O direito de acesso à Justiça é de importância capital entre os novos direitos individuais e sociais garantidos constitucionalmente. Na ausência de mecanismos para efetiva reivindicação de qualquer direito, a titularidade dos mesmos é de fato destituída. O direito à Justiça deve ser considerado como o mais básico entre os direitos humanos em qualquer sistema jurídico moderno, pós-moderno, pós-industrial e igualitário que tem a finalidade de garantir — e não unicamente proclamar — a garantia dos direitos a todos[1].
No célebre Acesso à Justiça, Cappelletti e Garth, evidenciando que a efetividade do direito material é garantida pela formalidade de um processo que permite a sua aplicabilidade, destacam que “[…] as Cortes não são a única forma de solução de conflitos a ser considerada e que qualquer regulamentação processual, inclusive a criação ou o encorajamento de alternativas ao sistema judiciário formal tem um efeito importante sobre a forma como opera a lei substantiva — com que frequência ela é executada, em benefício de quem e com que impacto social”[2].
A conciliação concretiza, assim como a mediação e a arbitragem, uma forma alternativa de resolução de conflitos. É feita mediante o conciliador, um terceiro neutro que exerce a função de orientar as partes em conflito para a unificação das recíprocas vontades, visando a realização de um acordo que seja aceito para ambas, em uma lógica de autocomposição dos interesses e em detrimento de uma lógica de imposição de sacrifício do interesse alheio[3]. Por Carmona, “o conciliador age no sentido de conduzir as partes a um consenso, sem afastar a sua vontade, sendo delas próprias a vontade que conduz ao acordo que põe fim ao conflito; na arbitragem, o árbitro age no sentido de substituir, pela sua, a inteligência e a vontade das partes, sendo que a sentença põe fim ao conflito, agindo o consenso apenas como móvel determinante da arbitragem. Na conciliação, a eficácia da decisão depende do consenso das partes; na arbitragem, esse consenso lhe é anterior, pois a sentença prescinde dele”[4].

━━━━━━━━

Lista de exercícios
a – Traduza para o inglês esta frase do texto sobre o acesso à Justiça: "A conciliação concretiza, assim como a mediação e a arbitragem, uma forma alternativa de resolução de conflitos."
b – Dê prosseguimento ao texto sobre o acesso à Justiça, começando logo após a citação de Carmona que encerra o último parágrafo.

Trechos de conjunto de dados de raciocínio espacial:
━━━━━━━━

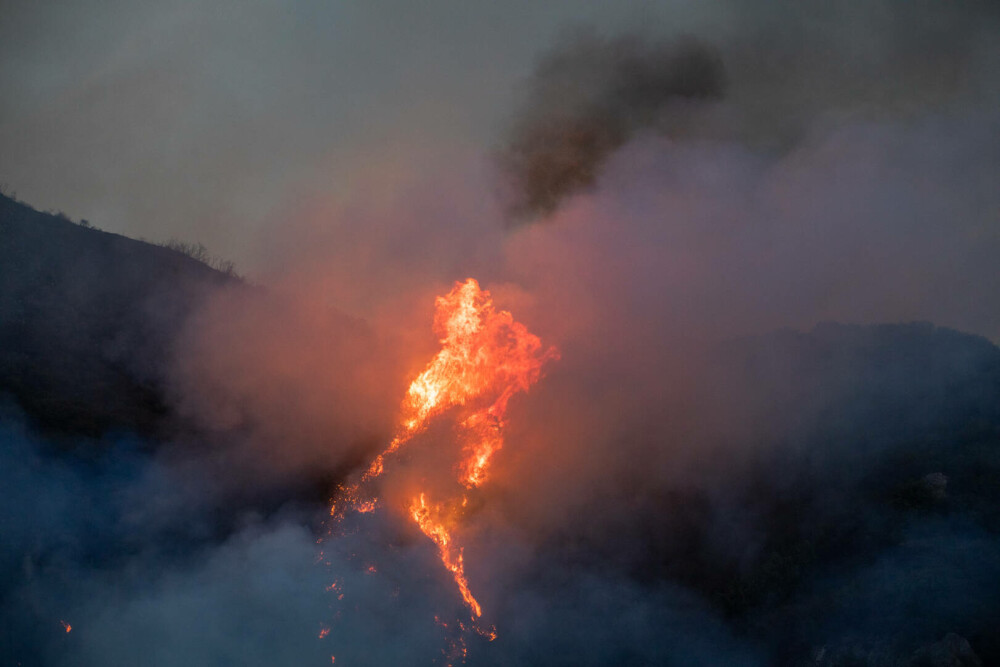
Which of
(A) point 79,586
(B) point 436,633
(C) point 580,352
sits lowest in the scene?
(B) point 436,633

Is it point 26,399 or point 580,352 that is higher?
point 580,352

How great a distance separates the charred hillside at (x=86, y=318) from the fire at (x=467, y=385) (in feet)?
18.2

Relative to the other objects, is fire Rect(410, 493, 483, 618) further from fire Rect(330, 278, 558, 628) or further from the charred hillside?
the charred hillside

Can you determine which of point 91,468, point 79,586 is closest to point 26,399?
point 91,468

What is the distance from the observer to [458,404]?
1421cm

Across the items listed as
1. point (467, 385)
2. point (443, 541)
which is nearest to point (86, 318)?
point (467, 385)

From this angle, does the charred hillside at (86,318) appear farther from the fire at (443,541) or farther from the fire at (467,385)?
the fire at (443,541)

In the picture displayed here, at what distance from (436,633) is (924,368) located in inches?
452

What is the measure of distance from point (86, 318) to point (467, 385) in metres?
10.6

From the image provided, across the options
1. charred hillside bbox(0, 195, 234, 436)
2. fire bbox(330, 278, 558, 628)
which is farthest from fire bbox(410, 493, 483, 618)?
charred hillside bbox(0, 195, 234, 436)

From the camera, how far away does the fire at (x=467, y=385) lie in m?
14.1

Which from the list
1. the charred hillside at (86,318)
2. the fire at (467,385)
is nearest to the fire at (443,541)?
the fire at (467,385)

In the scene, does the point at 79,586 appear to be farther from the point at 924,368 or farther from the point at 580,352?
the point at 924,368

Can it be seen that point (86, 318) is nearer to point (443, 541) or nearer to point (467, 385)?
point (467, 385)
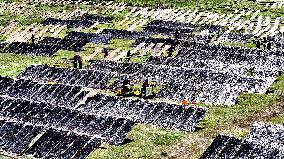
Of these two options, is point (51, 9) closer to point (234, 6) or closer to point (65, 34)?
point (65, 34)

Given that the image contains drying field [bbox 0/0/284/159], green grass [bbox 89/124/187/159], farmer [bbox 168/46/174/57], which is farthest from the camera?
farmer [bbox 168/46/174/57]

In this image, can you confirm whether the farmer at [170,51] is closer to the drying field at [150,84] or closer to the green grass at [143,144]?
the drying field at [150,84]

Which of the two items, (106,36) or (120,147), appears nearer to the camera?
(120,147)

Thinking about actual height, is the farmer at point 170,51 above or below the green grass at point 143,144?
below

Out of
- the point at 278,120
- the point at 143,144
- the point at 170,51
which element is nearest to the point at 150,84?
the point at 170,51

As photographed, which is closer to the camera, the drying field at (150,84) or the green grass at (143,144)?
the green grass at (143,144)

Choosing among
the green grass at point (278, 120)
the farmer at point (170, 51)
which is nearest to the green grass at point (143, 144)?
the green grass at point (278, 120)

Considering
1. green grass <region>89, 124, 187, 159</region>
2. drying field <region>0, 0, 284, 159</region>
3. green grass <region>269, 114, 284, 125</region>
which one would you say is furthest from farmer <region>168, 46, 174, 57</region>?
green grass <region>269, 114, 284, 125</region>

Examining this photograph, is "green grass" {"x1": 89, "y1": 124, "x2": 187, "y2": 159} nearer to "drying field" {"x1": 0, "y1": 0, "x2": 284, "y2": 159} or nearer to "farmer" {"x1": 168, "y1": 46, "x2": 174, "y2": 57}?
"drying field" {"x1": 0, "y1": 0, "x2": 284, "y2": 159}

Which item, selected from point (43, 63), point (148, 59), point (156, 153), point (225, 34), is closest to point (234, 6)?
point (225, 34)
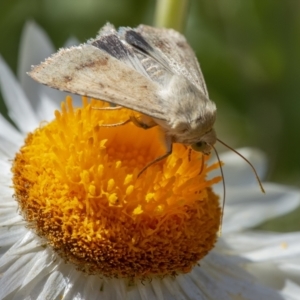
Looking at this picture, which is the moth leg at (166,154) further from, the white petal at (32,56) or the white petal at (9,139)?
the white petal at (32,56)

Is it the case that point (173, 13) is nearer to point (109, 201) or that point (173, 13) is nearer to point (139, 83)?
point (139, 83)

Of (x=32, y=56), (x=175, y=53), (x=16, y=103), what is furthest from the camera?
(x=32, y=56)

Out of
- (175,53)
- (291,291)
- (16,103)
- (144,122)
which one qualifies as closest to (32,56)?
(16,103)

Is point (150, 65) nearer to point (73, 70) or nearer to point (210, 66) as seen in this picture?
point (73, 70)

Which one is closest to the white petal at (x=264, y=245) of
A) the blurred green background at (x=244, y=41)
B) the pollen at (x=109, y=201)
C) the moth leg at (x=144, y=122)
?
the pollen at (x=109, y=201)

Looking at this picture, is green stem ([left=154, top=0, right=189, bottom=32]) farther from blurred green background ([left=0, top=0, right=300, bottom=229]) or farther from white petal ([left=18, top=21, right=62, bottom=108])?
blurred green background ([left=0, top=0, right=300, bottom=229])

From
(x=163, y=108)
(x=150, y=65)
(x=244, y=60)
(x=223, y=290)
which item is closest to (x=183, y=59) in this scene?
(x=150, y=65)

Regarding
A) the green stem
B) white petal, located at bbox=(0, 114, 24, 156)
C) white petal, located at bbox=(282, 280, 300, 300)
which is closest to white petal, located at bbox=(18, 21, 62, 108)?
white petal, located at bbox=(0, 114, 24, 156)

━━━━━━━━

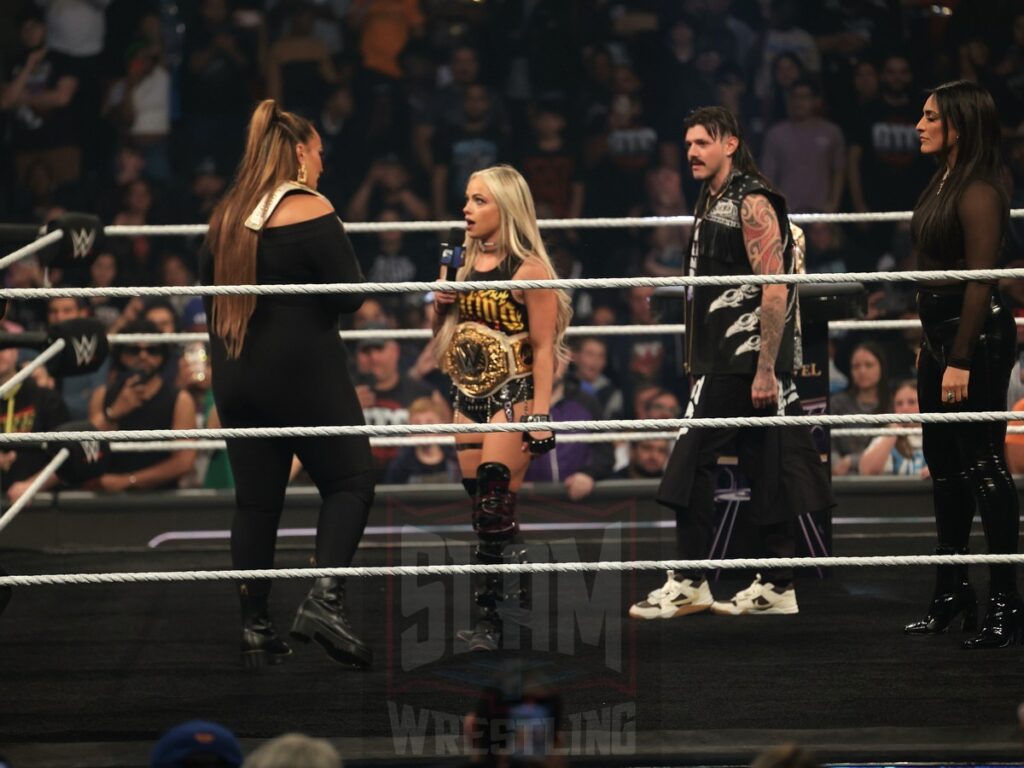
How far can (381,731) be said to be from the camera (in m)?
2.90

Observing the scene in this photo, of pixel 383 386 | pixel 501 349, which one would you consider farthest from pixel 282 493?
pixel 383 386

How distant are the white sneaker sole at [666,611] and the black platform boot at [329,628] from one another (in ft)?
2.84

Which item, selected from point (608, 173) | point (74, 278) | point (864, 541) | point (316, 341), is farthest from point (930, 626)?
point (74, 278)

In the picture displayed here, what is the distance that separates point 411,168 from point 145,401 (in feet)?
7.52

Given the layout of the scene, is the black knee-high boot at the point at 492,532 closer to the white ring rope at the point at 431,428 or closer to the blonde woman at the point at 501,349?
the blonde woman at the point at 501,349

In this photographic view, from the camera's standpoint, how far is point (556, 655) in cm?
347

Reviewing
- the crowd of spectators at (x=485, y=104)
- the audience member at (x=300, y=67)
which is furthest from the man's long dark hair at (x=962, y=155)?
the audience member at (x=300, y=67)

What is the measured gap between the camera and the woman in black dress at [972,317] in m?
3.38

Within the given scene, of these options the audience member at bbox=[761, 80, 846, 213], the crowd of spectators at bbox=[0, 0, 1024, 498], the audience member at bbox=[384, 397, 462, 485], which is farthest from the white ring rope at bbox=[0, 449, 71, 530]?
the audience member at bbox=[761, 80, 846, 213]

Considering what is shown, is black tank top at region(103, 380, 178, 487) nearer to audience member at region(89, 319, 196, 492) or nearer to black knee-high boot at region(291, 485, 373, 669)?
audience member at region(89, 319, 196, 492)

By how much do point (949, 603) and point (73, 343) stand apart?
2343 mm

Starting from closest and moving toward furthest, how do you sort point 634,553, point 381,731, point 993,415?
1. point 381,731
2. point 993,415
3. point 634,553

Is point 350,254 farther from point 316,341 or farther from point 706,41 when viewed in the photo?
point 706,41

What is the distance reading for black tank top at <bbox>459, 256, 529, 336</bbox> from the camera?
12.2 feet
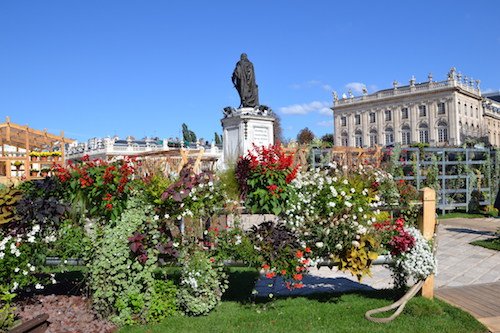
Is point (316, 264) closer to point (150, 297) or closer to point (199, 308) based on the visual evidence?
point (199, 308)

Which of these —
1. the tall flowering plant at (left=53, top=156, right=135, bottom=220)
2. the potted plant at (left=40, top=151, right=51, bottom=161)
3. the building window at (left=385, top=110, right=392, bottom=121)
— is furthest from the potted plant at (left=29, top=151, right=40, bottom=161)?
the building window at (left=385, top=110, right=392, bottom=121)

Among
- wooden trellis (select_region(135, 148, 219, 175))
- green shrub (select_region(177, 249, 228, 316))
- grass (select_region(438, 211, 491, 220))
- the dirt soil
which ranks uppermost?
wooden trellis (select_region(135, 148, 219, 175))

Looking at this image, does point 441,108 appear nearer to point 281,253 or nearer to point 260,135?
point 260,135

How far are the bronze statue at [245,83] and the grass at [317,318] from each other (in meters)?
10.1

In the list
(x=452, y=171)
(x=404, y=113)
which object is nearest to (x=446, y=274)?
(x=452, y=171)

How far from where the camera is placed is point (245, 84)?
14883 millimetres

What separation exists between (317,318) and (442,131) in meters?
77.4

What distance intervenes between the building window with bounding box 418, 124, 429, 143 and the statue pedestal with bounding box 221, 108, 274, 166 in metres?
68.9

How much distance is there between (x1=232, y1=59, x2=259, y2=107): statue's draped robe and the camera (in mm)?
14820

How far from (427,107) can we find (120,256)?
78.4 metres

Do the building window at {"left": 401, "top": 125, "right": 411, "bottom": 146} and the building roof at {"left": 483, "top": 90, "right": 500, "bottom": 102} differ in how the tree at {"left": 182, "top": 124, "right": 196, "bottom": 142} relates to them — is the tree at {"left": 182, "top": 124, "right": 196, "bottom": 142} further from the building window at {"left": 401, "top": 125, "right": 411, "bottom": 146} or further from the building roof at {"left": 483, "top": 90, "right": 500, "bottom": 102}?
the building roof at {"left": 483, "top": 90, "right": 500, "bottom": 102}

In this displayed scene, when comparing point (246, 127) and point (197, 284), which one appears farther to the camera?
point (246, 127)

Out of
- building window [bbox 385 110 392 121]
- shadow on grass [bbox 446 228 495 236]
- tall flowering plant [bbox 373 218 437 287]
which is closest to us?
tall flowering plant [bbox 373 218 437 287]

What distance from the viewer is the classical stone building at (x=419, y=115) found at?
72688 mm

━━━━━━━━

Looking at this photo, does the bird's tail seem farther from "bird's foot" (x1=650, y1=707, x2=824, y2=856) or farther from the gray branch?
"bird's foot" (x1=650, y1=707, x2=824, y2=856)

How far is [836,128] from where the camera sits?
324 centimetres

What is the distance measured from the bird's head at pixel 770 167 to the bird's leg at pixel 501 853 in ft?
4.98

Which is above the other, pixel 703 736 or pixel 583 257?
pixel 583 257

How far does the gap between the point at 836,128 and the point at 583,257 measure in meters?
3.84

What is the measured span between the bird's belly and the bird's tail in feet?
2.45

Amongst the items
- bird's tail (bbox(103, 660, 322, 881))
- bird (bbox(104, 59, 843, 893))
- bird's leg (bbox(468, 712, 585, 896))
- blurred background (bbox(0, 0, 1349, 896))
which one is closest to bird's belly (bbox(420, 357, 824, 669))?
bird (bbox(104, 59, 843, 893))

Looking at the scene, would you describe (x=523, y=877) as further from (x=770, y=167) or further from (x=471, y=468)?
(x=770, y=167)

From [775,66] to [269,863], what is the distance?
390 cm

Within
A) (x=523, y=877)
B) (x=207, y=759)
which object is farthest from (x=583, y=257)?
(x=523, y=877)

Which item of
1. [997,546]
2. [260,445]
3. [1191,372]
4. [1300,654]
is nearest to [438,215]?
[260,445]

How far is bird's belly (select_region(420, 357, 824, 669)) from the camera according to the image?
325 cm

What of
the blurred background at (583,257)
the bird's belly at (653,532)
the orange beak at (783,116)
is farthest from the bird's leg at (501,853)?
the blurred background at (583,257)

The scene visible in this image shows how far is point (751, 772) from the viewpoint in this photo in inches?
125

━━━━━━━━

Exercícios resolvidos
a – Conciliation, like mediation and arbitration, constitutes an alternative form of conflict resolution.

b –
O instituto da conciliação — como ensina o ilustre e recém-falecido professor Aloisio Surgik — tem origem no processo canônico. A função de “conciliador” era desenvolvida pela própria igreja, a qual convidava os litigantes à recíproca compreensão, fundamentando que cada ato finalizado a estabelecer uma concórdia era — de fato — relacionado à realização de um bem maior, representado pela paz de espírito e a transformação intersubjetiva capaz de contribuir eficazmente para uma verdadeira pacificação social. Em outras palavras, tratava-se de um procedimento de reconciliação, através do qual o conciliador, agindo diretamente na consciência dos litigantes e incorporando o sentido romano da transação, ajudava os litigantes a evitar os malefícios de uma controvérsia entre irmãos de fé e os desdobramentos dos conflitos[5].
Hoje em dia, no Brasil, a conciliação permite o direito de acesso à Justiça e está entre os direitos e as garantias fundamentais. Já em 2009, quando foi constituída a comissão de juristas para a elaboração do novo Código de Processo Civil, presidida pelo ministro Luiz Fux, surgiu a atenção sobre a necessidade de adotar e regulamentar os institutos da mediação e da conciliação, definindo até as diferenças no plano teórico[6].
É importante destacar que, enquanto as decisões das cortes são recebidas como sentencias judiciais unilaterais e impostas, as decisões tomadas em sede de conciliação parecem oferecer aos litigantes: a) um aprofundamento no exame das causas do litígio, não unicamente sob uma perspectiva jurídica; b) uma maior possibilidade de restaurar e recuperar o relacionamento que tinham antes da lide; c) a percepção — às vezes — de que a própria conciliação permite a realização de uma forma de Justiça justa e moral, considerado que se baseia em uma reconstrução pelas partes das recíprocas responsabilidades e da manutenção dos respectivos interesses.
Em particular, este último aspecto é relevante quando a finalidade da conciliação é exatamente a de resolver situações de conflito em relacionamentos longos, caracterizados pela continuidade e reciprocidade das prestações obrigacionárias e morais, e onde a simples definição de quem tem razão não resolve de fato o problema. A ratio do instituto é, portanto, atuar para privilegiar a conservação do relacionamento entre os litigantes, agindo e desfrutando aspectos jurídicos, morais e econômicos, além de emoções pessoais aptas a colocar as partes na posição de “participar” e “compartilhar” da própria decisão, em um plano de igualdade formal e — exceptis excipiendis — material e substancial[7].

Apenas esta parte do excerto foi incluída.